■ **TASK INSTRUCTIONS**: Your task is to copy every record exactly.

━━━

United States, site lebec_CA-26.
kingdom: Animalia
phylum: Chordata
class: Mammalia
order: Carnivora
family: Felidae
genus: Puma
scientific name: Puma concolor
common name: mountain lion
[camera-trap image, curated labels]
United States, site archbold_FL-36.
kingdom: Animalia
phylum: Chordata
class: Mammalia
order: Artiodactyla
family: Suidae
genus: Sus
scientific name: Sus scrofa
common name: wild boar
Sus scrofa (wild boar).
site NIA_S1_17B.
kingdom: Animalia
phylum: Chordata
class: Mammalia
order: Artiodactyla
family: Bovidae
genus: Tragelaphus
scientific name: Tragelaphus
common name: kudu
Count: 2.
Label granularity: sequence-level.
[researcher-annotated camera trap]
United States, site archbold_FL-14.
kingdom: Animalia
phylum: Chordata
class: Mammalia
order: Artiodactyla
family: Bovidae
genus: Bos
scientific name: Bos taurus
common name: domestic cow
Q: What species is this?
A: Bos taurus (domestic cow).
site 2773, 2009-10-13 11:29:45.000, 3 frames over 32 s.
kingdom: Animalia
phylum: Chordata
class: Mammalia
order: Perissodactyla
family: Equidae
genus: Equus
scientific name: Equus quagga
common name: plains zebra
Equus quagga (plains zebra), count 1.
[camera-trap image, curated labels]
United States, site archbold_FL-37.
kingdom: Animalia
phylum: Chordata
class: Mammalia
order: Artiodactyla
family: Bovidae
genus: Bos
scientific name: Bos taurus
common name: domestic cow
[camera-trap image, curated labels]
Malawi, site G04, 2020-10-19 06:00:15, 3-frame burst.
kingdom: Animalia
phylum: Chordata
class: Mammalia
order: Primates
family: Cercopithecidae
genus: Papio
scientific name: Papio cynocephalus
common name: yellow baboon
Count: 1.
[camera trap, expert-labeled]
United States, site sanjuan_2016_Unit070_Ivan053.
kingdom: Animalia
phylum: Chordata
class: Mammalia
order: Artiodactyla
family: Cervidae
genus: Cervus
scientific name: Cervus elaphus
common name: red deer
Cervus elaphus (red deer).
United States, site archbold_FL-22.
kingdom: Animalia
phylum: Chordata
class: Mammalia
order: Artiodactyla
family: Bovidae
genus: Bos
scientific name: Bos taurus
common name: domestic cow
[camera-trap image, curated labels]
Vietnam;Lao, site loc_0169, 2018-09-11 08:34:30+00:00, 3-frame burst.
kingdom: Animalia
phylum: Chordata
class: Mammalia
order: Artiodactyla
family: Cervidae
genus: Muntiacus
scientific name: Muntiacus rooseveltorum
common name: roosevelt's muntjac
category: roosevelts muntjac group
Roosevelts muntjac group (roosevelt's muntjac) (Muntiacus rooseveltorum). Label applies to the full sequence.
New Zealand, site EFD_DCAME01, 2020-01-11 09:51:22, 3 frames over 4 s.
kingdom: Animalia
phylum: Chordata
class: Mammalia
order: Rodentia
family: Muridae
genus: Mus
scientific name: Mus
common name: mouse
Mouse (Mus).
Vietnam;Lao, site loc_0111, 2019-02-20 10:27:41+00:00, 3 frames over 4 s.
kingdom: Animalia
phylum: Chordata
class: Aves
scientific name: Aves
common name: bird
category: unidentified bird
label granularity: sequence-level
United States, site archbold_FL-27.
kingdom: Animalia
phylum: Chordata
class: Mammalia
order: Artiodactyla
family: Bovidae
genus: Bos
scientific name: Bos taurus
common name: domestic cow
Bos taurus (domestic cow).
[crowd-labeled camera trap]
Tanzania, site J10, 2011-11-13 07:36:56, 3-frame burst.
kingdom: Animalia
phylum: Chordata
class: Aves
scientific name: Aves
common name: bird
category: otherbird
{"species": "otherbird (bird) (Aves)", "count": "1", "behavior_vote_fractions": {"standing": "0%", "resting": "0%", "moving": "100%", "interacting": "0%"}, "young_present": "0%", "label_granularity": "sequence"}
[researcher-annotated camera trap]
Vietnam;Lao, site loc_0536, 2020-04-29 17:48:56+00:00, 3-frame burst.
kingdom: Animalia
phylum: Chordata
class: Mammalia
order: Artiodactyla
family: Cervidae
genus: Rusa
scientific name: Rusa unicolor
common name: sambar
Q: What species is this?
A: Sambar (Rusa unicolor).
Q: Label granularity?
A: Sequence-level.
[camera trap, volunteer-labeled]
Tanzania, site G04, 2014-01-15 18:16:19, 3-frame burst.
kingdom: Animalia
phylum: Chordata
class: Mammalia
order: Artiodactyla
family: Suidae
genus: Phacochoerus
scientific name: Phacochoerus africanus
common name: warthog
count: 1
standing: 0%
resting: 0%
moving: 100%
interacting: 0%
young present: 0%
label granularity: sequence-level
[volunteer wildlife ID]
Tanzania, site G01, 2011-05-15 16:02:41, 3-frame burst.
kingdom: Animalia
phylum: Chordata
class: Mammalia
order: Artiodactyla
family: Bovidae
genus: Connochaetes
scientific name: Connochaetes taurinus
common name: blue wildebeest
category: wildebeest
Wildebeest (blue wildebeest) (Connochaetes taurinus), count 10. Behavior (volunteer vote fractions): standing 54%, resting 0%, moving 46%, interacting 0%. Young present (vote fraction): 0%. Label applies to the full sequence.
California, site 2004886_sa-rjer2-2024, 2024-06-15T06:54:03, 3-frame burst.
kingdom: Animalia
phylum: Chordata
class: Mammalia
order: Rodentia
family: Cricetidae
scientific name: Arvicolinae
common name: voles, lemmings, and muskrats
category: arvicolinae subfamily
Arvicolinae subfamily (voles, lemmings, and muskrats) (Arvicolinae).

━━━

■ **OUTPUT**:
United States, site lebec_CA-26.
kingdom: Animalia
phylum: Chordata
class: Mammalia
order: Carnivora
family: Felidae
genus: Puma
scientific name: Puma concolor
common name: mountain lion
[camera-trap image, curated labels]
United States, site archbold_FL-36.
kingdom: Animalia
phylum: Chordata
class: Mammalia
order: Artiodactyla
family: Suidae
genus: Sus
scientific name: Sus scrofa
common name: wild boar
Sus scrofa (wild boar).
site NIA_S1_17B.
kingdom: Animalia
phylum: Chordata
class: Mammalia
order: Artiodactyla
family: Bovidae
genus: Tragelaphus
scientific name: Tragelaphus
common name: kudu
Count: 2.
Label granularity: sequence-level.
[researcher-annotated camera trap]
United States, site archbold_FL-14.
kingdom: Animalia
phylum: Chordata
class: Mammalia
order: Artiodactyla
family: Bovidae
genus: Bos
scientific name: Bos taurus
common name: domestic cow
Q: What species is this?
A: Bos taurus (domestic cow).
site 2773, 2009-10-13 11:29:45.000, 3 frames over 32 s.
kingdom: Animalia
phylum: Chordata
class: Mammalia
order: Perissodactyla
family: Equidae
genus: Equus
scientific name: Equus quagga
common name: plains zebra
Equus quagga (plains zebra), count 1.
[camera-trap image, curated labels]
United States, site archbold_FL-37.
kingdom: Animalia
phylum: Chordata
class: Mammalia
order: Artiodactyla
family: Bovidae
genus: Bos
scientific name: Bos taurus
common name: domestic cow
[camera-trap image, curated labels]
Malawi, site G04, 2020-10-19 06:00:15, 3-frame burst.
kingdom: Animalia
phylum: Chordata
class: Mammalia
order: Primates
family: Cercopithecidae
genus: Papio
scientific name: Papio cynocephalus
common name: yellow baboon
Count: 1.
[camera trap, expert-labeled]
United States, site sanjuan_2016_Unit070_Ivan053.
kingdom: Animalia
phylum: Chordata
class: Mammalia
order: Artiodactyla
family: Cervidae
genus: Cervus
scientific name: Cervus elaphus
common name: red deer
Cervus elaphus (red deer).
United States, site archbold_FL-22.
kingdom: Animalia
phylum: Chordata
class: Mammalia
order: Artiodactyla
family: Bovidae
genus: Bos
scientific name: Bos taurus
common name: domestic cow
[camera-trap image, curated labels]
Vietnam;Lao, site loc_0169, 2018-09-11 08:34:30+00:00, 3-frame burst.
kingdom: Animalia
phylum: Chordata
class: Mammalia
order: Artiodactyla
family: Cervidae
genus: Muntiacus
scientific name: Muntiacus rooseveltorum
common name: roosevelt's muntjac
category: roosevelts muntjac group
Roosevelts muntjac group (roosevelt's muntjac) (Muntiacus rooseveltorum). Label applies to the full sequence.
New Zealand, site EFD_DCAME01, 2020-01-11 09:51:22, 3 frames over 4 s.
kingdom: Animalia
phylum: Chordata
class: Mammalia
order: Rodentia
family: Muridae
genus: Mus
scientific name: Mus
common name: mouse
Mouse (Mus).
Vietnam;Lao, site loc_0111, 2019-02-20 10:27:41+00:00, 3 frames over 4 s.
kingdom: Animalia
phylum: Chordata
class: Aves
scientific name: Aves
common name: bird
category: unidentified bird
label granularity: sequence-level
United States, site archbold_FL-27.
kingdom: Animalia
phylum: Chordata
class: Mammalia
order: Artiodactyla
family: Bovidae
genus: Bos
scientific name: Bos taurus
common name: domestic cow
Bos taurus (domestic cow).
[crowd-labeled camera trap]
Tanzania, site J10, 2011-11-13 07:36:56, 3-frame burst.
kingdom: Animalia
phylum: Chordata
class: Aves
scientific name: Aves
common name: bird
category: otherbird
{"species": "otherbird (bird) (Aves)", "count": "1", "behavior_vote_fractions": {"standing": "0%", "resting": "0%", "moving": "100%", "interacting": "0%"}, "young_present": "0%", "label_granularity": "sequence"}
[researcher-annotated camera trap]
Vietnam;Lao, site loc_0536, 2020-04-29 17:48:56+00:00, 3-frame burst.
kingdom: Animalia
phylum: Chordata
class: Mammalia
order: Artiodactyla
family: Cervidae
genus: Rusa
scientific name: Rusa unicolor
common name: sambar
Q: What species is this?
A: Sambar (Rusa unicolor).
Q: Label granularity?
A: Sequence-level.
[camera trap, volunteer-labeled]
Tanzania, site G04, 2014-01-15 18:16:19, 3-frame burst.
kingdom: Animalia
phylum: Chordata
class: Mammalia
order: Artiodactyla
family: Suidae
genus: Phacochoerus
scientific name: Phacochoerus africanus
common name: warthog
count: 1
standing: 0%
resting: 0%
moving: 100%
interacting: 0%
young present: 0%
label granularity: sequence-level
[volunteer wildlife ID]
Tanzania, site G01, 2011-05-15 16:02:41, 3-frame burst.
kingdom: Animalia
phylum: Chordata
class: Mammalia
order: Artiodactyla
family: Bovidae
genus: Connochaetes
scientific name: Connochaetes taurinus
common name: blue wildebeest
category: wildebeest
Wildebeest (blue wildebeest) (Connochaetes taurinus), count 10. Behavior (volunteer vote fractions): standing 54%, resting 0%, moving 46%, interacting 0%. Young present (vote fraction): 0%. Label applies to the full sequence.
California, site 2004886_sa-rjer2-2024, 2024-06-15T06:54:03, 3-frame burst.
kingdom: Animalia
phylum: Chordata
class: Mammalia
order: Rodentia
family: Cricetidae
scientific name: Arvicolinae
common name: voles, lemmings, and muskrats
category: arvicolinae subfamily
Arvicolinae subfamily (voles, lemmings, and muskrats) (Arvicolinae).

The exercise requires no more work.